OTTAWA — Canadians in oil-producing provinces are having a harder time paying their bills, even as the national delinquency rate improves to its lowest level in more than six years.
A report released by consumer credit monitoring firm Equifax shows Alberta’s consumer debt is still the highest in Canada, sitting at $27,490, more than $6,000 above the national average.
Edmonton’s average debt, excluding mortgages, was $26,420. It was the second highest in the country after Calgary, where the average debt was $28,355.
The number of people filing bankruptcies also increasing in Alberta.

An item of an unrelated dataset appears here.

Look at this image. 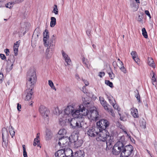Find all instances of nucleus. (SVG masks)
I'll return each instance as SVG.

Conversely, the national 90-day delinquency rate, excluding mortgages, slipped to 1.05 per cent, down from 1.10 per cent a year ago and the lowest since Equifax began reporting the figures.
Regina Malina, senior director of decision insights at Equifax Canada, says the average delinquency rate for Western Canada is below the national average, but it is rising.
Equifax says the rates in Alberta, Saskatchewan, Manitoba rose 13.4 per cent, 8.5 per cent and 3.7 per cent respectively.
The delinquency rate in Newfoundland and Labrador was up 5.8 per cent from a year ago.
“Delinquency rates are an indicator that we follow closely and we are now seeing a negative effect in Western Canada,” Malina said.
“The same holds true in Newfoundland — essentially anywhere in the country where the economy is impacted by oil.”
Total consumer debt amounted to nearly $1.59 trillion, with nearly two-thirds of that accounted for by mortgage debt. The total borrowing was up from nearly $1.57 trillion in the second quarter of 2015 and $1.51 trillion a year ago.
Excluding mortgages, average national consumer debt was $21,312 in the third quarter, up from $21,164 in the second quarter and $20,891 a year ago.
Borrowing by Canadians and their ability to pay back their debts have been cited as a key risk for the economy.
Record low interest rates have helped make it easier for Canadians to borrow more and helped fuel the housing market.
However, worries have been raised about what will happen when interest rates eventually start to go up.
“Consumer debt levels continue to rise and those numbers are sure to increase following the holidays,” Malina said.
“However, despite other market research we’ve seen predicting a boom in spending over the holidays, we expect most Canadians will continue to manage their spending wisely. Demand for new credit has eased off.”